--- Records for this exercise ---
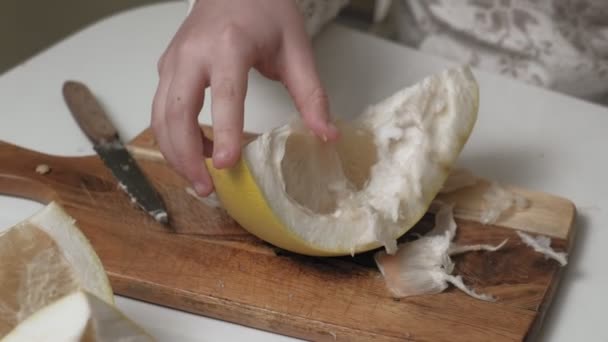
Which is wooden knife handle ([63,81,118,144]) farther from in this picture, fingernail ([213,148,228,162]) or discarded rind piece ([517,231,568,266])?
discarded rind piece ([517,231,568,266])

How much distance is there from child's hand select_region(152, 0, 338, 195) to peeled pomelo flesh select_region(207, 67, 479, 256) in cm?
→ 3

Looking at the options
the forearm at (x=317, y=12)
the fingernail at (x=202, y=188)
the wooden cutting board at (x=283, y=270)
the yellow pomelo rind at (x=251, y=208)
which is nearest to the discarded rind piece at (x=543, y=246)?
the wooden cutting board at (x=283, y=270)

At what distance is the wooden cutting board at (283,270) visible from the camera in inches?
21.9

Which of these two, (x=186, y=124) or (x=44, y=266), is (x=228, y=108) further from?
(x=44, y=266)

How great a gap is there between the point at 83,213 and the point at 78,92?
21cm

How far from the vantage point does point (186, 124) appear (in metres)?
0.59

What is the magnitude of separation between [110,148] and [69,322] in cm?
31

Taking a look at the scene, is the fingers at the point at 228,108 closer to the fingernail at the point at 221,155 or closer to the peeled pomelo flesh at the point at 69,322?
the fingernail at the point at 221,155

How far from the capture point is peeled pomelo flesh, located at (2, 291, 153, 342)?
1.38 ft

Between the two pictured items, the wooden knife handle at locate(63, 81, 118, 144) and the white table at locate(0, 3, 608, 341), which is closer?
the white table at locate(0, 3, 608, 341)

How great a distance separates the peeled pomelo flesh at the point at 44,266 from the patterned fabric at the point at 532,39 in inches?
22.9

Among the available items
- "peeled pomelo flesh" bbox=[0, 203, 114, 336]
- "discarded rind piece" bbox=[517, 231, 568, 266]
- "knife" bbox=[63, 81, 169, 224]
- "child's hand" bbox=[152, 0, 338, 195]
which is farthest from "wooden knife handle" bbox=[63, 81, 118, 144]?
"discarded rind piece" bbox=[517, 231, 568, 266]

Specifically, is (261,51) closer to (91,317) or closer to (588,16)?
(91,317)

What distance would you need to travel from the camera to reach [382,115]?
25.8 inches
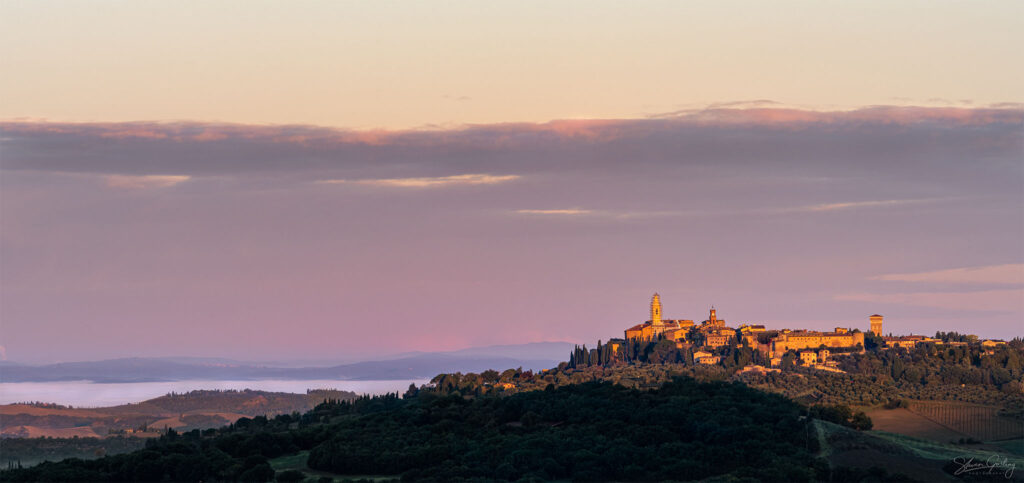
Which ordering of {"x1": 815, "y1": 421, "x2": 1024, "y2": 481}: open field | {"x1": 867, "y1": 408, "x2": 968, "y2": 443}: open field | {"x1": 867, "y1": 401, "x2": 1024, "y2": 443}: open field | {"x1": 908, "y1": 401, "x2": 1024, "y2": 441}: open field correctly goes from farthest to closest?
{"x1": 908, "y1": 401, "x2": 1024, "y2": 441}: open field, {"x1": 867, "y1": 401, "x2": 1024, "y2": 443}: open field, {"x1": 867, "y1": 408, "x2": 968, "y2": 443}: open field, {"x1": 815, "y1": 421, "x2": 1024, "y2": 481}: open field

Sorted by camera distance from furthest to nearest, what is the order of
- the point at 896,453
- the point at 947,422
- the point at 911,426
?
the point at 947,422
the point at 911,426
the point at 896,453

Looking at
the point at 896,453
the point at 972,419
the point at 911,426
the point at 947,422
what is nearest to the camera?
the point at 896,453

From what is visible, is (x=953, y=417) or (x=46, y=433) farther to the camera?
(x=46, y=433)

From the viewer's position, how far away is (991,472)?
6159 cm

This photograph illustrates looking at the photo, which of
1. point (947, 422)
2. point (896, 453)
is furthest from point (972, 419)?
point (896, 453)

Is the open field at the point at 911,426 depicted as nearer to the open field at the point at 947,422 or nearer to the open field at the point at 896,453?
the open field at the point at 947,422

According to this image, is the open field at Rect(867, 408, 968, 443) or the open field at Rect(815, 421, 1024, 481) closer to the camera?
the open field at Rect(815, 421, 1024, 481)

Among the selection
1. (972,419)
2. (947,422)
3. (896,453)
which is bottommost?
(896,453)

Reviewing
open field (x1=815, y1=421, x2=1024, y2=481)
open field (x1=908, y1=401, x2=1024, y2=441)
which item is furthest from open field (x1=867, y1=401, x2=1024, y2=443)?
open field (x1=815, y1=421, x2=1024, y2=481)

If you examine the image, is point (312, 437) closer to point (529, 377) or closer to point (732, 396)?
point (732, 396)

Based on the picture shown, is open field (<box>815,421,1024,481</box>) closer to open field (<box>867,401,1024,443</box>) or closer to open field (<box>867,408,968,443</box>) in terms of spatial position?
open field (<box>867,408,968,443</box>)

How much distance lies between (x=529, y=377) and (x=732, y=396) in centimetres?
7696

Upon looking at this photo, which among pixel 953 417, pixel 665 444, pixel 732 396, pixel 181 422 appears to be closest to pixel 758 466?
pixel 665 444

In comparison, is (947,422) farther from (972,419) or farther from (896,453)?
(896,453)
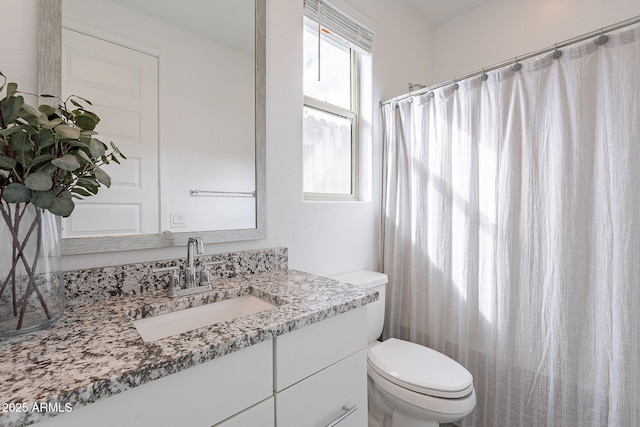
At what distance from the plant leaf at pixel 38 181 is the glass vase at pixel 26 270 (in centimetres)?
12

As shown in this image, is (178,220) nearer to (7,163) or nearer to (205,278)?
(205,278)

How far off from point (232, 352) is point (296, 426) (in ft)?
1.06

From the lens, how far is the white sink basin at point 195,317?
2.77 ft

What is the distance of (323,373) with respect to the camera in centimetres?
83

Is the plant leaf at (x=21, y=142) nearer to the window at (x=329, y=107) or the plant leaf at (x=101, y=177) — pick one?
the plant leaf at (x=101, y=177)

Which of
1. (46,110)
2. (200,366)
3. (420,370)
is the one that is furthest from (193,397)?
(420,370)

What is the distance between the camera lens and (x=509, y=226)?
1.39 meters

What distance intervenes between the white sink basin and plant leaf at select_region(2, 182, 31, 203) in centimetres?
42

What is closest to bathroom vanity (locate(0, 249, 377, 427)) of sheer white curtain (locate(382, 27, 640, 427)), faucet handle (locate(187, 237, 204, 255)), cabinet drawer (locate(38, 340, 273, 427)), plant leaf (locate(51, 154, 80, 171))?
cabinet drawer (locate(38, 340, 273, 427))

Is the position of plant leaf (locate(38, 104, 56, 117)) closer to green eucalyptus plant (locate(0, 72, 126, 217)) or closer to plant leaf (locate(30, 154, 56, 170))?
green eucalyptus plant (locate(0, 72, 126, 217))

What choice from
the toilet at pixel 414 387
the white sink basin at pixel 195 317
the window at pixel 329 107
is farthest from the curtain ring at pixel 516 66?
the white sink basin at pixel 195 317

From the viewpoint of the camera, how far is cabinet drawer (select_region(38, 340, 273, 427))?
50 centimetres

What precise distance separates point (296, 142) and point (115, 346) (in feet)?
3.66

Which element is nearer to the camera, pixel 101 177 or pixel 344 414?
pixel 101 177
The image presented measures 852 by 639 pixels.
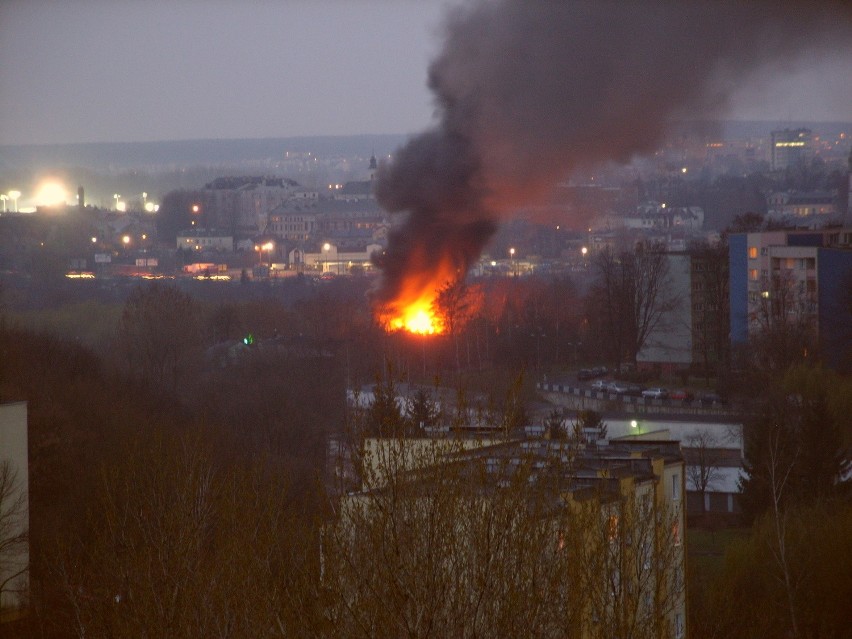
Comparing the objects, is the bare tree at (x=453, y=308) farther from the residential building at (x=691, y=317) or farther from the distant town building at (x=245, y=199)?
the distant town building at (x=245, y=199)

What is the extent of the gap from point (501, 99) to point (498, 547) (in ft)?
54.8

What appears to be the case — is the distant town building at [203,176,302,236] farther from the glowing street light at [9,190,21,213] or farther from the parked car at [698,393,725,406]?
the parked car at [698,393,725,406]

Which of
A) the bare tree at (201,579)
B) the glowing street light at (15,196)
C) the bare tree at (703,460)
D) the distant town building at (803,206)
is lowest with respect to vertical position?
the bare tree at (703,460)

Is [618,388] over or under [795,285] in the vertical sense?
under

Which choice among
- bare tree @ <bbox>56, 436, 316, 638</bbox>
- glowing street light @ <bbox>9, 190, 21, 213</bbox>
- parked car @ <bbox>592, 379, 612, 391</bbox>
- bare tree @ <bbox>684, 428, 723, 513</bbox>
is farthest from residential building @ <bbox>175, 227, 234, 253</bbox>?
bare tree @ <bbox>56, 436, 316, 638</bbox>

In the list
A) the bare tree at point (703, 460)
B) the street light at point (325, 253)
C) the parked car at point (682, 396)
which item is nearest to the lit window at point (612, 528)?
the bare tree at point (703, 460)

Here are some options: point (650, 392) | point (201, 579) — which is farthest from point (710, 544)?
point (201, 579)

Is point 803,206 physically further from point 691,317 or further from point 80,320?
point 80,320

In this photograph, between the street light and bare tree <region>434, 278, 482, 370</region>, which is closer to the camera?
bare tree <region>434, 278, 482, 370</region>

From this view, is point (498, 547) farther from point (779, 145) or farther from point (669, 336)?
point (779, 145)

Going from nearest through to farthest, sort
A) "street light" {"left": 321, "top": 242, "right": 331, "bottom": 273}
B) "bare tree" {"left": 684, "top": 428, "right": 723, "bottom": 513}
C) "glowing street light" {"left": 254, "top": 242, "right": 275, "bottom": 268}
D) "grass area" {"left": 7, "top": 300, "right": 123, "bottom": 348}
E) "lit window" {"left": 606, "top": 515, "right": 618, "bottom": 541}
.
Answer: "lit window" {"left": 606, "top": 515, "right": 618, "bottom": 541}
"bare tree" {"left": 684, "top": 428, "right": 723, "bottom": 513}
"grass area" {"left": 7, "top": 300, "right": 123, "bottom": 348}
"street light" {"left": 321, "top": 242, "right": 331, "bottom": 273}
"glowing street light" {"left": 254, "top": 242, "right": 275, "bottom": 268}

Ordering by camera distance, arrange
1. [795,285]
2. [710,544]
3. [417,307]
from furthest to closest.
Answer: [417,307], [795,285], [710,544]

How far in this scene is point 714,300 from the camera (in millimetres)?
26609

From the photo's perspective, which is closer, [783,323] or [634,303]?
[783,323]
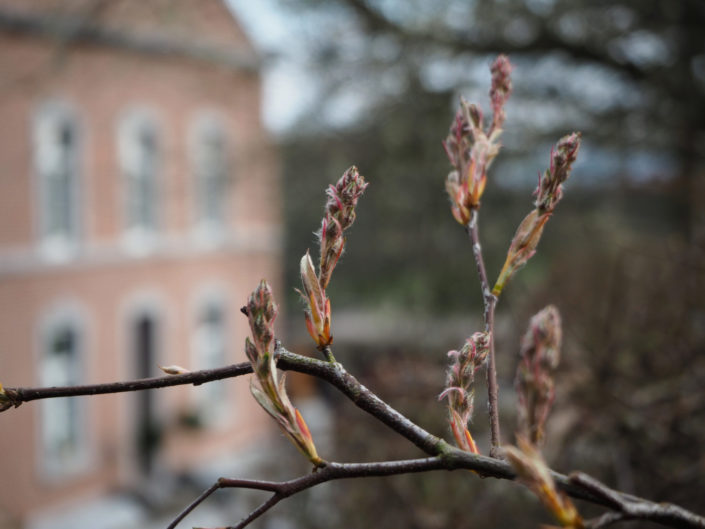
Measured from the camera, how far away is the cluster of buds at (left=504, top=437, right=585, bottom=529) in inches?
22.8

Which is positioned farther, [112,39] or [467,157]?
[112,39]

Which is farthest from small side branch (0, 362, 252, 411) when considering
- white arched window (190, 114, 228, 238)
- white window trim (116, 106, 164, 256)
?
white arched window (190, 114, 228, 238)

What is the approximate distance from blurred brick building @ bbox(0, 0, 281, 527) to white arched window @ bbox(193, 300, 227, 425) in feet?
0.15

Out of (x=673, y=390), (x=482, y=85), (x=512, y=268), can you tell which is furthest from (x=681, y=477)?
(x=482, y=85)

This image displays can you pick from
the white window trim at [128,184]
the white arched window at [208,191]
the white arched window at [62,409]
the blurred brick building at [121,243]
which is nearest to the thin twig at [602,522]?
the blurred brick building at [121,243]

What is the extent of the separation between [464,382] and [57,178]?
44.1ft

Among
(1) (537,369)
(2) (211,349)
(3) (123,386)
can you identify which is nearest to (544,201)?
(1) (537,369)

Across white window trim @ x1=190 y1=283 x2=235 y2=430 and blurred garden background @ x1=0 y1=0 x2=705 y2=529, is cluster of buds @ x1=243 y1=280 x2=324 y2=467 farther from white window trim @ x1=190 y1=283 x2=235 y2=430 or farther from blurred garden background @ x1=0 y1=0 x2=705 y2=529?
white window trim @ x1=190 y1=283 x2=235 y2=430

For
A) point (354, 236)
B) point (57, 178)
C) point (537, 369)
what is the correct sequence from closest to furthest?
1. point (537, 369)
2. point (354, 236)
3. point (57, 178)

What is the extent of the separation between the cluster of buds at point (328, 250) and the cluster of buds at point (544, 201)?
201 mm

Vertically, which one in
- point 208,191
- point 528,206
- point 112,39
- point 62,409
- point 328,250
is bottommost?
point 62,409

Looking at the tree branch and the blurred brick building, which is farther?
the blurred brick building

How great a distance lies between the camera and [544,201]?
2.66ft

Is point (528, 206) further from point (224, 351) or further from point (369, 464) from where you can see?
point (224, 351)
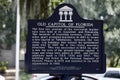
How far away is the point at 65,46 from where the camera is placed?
8.54 m

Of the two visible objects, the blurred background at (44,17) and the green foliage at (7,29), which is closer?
the blurred background at (44,17)

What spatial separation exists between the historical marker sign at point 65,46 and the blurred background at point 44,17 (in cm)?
513

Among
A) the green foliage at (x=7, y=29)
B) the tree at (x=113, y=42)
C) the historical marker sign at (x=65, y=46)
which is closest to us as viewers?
the historical marker sign at (x=65, y=46)

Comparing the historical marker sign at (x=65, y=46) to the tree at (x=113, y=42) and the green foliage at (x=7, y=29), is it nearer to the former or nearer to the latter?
the green foliage at (x=7, y=29)

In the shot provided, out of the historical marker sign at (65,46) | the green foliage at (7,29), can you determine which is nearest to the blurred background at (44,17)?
the green foliage at (7,29)

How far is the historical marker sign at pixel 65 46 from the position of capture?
8477mm

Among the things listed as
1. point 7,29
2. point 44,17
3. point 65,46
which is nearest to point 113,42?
point 7,29

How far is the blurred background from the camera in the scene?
1398cm

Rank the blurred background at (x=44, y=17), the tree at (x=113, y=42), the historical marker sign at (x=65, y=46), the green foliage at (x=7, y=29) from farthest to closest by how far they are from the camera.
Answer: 1. the tree at (x=113, y=42)
2. the green foliage at (x=7, y=29)
3. the blurred background at (x=44, y=17)
4. the historical marker sign at (x=65, y=46)

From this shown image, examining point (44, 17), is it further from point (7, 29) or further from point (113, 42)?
point (7, 29)

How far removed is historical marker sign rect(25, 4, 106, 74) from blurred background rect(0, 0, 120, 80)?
5.13m

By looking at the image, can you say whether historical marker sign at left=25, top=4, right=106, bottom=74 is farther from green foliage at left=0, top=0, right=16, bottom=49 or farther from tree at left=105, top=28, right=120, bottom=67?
tree at left=105, top=28, right=120, bottom=67

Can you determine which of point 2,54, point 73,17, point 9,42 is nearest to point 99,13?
point 9,42

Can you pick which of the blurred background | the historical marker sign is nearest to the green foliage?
the blurred background
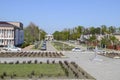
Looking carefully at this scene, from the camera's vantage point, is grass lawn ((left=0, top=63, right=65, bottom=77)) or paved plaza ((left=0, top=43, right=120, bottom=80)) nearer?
grass lawn ((left=0, top=63, right=65, bottom=77))

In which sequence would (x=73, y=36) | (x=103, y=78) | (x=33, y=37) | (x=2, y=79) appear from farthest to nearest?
(x=73, y=36)
(x=33, y=37)
(x=103, y=78)
(x=2, y=79)

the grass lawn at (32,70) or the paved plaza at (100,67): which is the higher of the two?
the grass lawn at (32,70)

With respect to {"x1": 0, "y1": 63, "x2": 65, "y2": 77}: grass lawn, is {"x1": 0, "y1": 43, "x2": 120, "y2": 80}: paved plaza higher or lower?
lower

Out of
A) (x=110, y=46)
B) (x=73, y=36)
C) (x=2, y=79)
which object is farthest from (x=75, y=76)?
(x=73, y=36)

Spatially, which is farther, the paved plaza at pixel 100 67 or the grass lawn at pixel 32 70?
the paved plaza at pixel 100 67

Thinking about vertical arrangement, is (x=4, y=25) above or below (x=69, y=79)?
above

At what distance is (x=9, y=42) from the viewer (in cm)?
8644

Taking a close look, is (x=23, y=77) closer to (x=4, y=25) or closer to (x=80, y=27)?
(x=4, y=25)

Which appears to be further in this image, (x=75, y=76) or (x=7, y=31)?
(x=7, y=31)

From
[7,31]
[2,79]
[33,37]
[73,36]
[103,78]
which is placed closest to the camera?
[2,79]

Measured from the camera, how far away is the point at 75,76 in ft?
76.8

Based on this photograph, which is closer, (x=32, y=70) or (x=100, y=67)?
(x=32, y=70)

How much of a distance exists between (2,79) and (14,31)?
65220 mm

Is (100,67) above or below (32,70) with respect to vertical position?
below
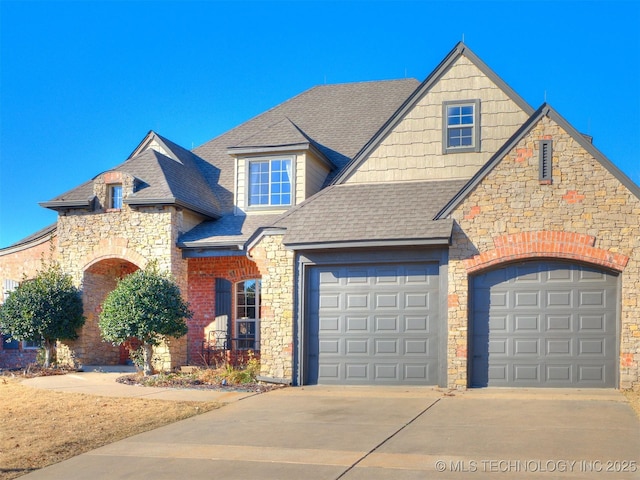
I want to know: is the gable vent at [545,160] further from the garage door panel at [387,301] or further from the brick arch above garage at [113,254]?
the brick arch above garage at [113,254]

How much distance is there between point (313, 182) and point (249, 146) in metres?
2.02

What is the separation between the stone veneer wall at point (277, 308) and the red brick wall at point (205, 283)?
4056 mm

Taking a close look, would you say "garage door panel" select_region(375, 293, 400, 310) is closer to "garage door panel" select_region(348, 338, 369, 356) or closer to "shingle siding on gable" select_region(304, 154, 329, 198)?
"garage door panel" select_region(348, 338, 369, 356)

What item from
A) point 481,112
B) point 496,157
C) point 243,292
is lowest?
point 243,292

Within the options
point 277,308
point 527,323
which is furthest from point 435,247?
point 277,308

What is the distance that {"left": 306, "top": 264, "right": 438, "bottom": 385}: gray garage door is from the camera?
1421 cm

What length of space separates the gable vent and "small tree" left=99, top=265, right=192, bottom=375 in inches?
358

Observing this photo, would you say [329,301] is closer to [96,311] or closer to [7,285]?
[96,311]

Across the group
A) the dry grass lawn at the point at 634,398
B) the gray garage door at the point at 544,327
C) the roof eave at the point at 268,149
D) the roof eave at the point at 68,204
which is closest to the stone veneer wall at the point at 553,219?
the dry grass lawn at the point at 634,398

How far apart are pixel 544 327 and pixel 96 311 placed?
12.1 meters

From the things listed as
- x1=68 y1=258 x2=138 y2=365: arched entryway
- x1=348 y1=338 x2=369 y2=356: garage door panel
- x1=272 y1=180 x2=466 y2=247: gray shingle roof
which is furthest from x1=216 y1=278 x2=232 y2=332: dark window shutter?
x1=348 y1=338 x2=369 y2=356: garage door panel

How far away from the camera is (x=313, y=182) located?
19.2m

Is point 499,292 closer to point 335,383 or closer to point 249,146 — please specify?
point 335,383

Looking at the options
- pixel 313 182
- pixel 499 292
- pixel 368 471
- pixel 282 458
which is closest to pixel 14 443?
pixel 282 458
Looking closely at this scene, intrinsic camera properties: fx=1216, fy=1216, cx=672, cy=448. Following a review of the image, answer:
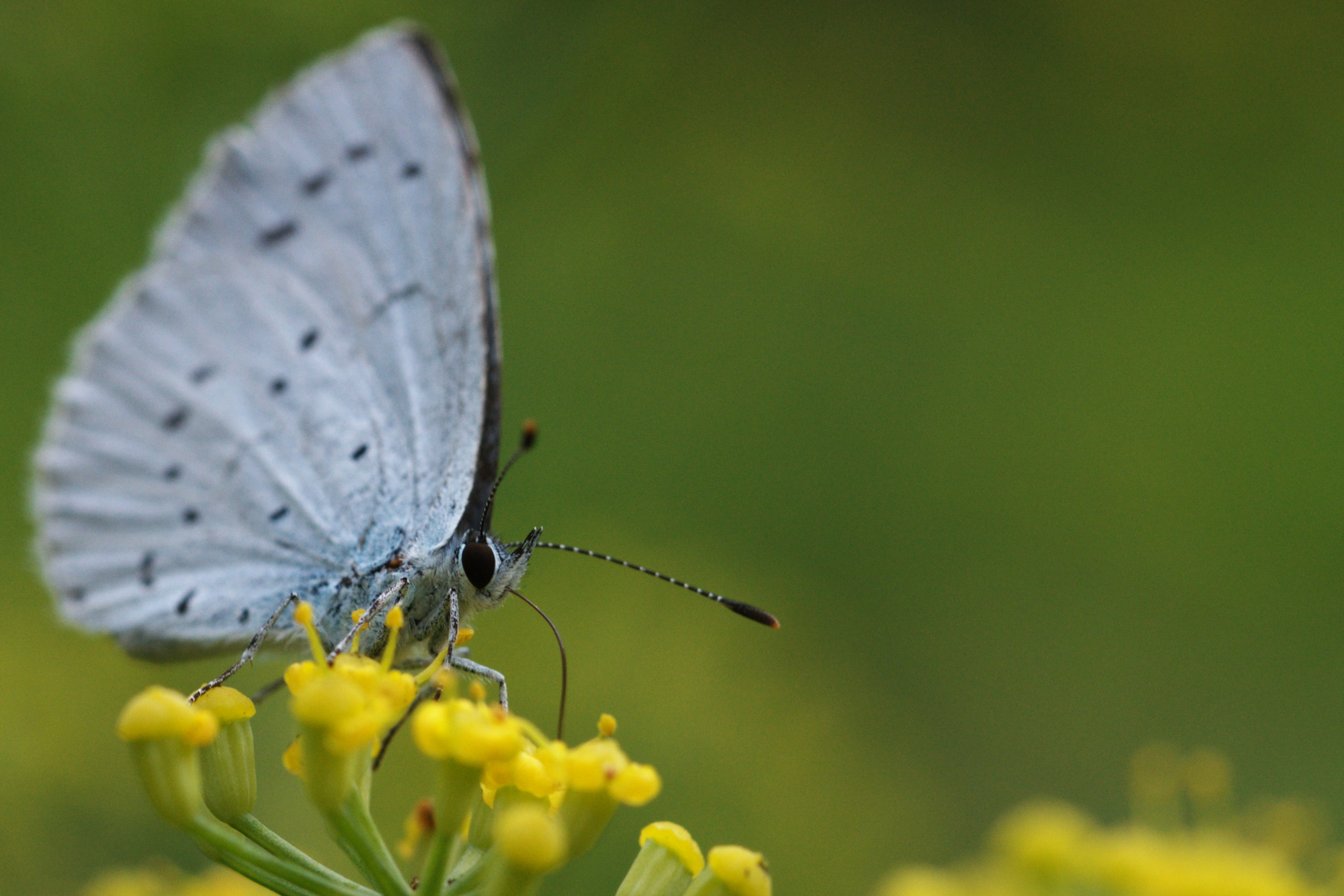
---
Requirements:
Rewrite the data from the line with "Based on the" to the line with "50 centimetres", changing "bathroom vanity" to "vanity unit" and keeping everything else the same. Leave the pictures out.

Full answer:
Based on the picture shown, is open field (<box>815,421,1024,481</box>) closer to open field (<box>867,401,1024,443</box>) or closer to open field (<box>867,408,968,443</box>) in terms of spatial position?
open field (<box>867,408,968,443</box>)

How much distance lies between (x=529, y=377) and (x=732, y=396) in centimetres?
7696

Upon looking at this photo, which among pixel 953 417, pixel 665 444, pixel 732 396, pixel 181 422 appears to be closest to pixel 758 466?
pixel 665 444

In comparison, is (947,422) farther from (972,419) or farther from (896,453)?
(896,453)
At what distance from the plant leaf at pixel 38 181 is the glass vase at pixel 26 270 (in centimetres)?
12

As shown in this image, is (178,220) nearer to (7,163) or nearer to (205,278)?
(205,278)

How far off from point (232, 352) is point (296, 426) (in ft)?
1.06

From the lens, how far is the white sink basin at point 195,317?
2.77 ft

What is the distance of (323,373) with respect to the camera in centimetres?
83

Is the plant leaf at (x=21, y=142) nearer to the window at (x=329, y=107) or the plant leaf at (x=101, y=177) — pick one?
the plant leaf at (x=101, y=177)

Which of
1. (46,110)
2. (200,366)
3. (420,370)
is the one that is furthest from (193,397)?
(420,370)

What is the distance between the camera lens and (x=509, y=226)?
1.39 meters

What distance intervenes between the white sink basin and plant leaf at select_region(2, 182, 31, 203) in centimetres?
42

What is closest to vanity unit (locate(0, 249, 377, 427)) of sheer white curtain (locate(382, 27, 640, 427)), faucet handle (locate(187, 237, 204, 255)), cabinet drawer (locate(38, 340, 273, 427)), plant leaf (locate(51, 154, 80, 171))?
cabinet drawer (locate(38, 340, 273, 427))

Is the position of plant leaf (locate(38, 104, 56, 117)) closer to green eucalyptus plant (locate(0, 72, 126, 217)) or closer to plant leaf (locate(30, 154, 56, 170))?
green eucalyptus plant (locate(0, 72, 126, 217))

What choice from
the toilet at pixel 414 387
the white sink basin at pixel 195 317
the window at pixel 329 107
is farthest from the curtain ring at pixel 516 66?
the white sink basin at pixel 195 317

From the viewpoint of the camera, how far is cabinet drawer (select_region(38, 340, 273, 427))?
50 centimetres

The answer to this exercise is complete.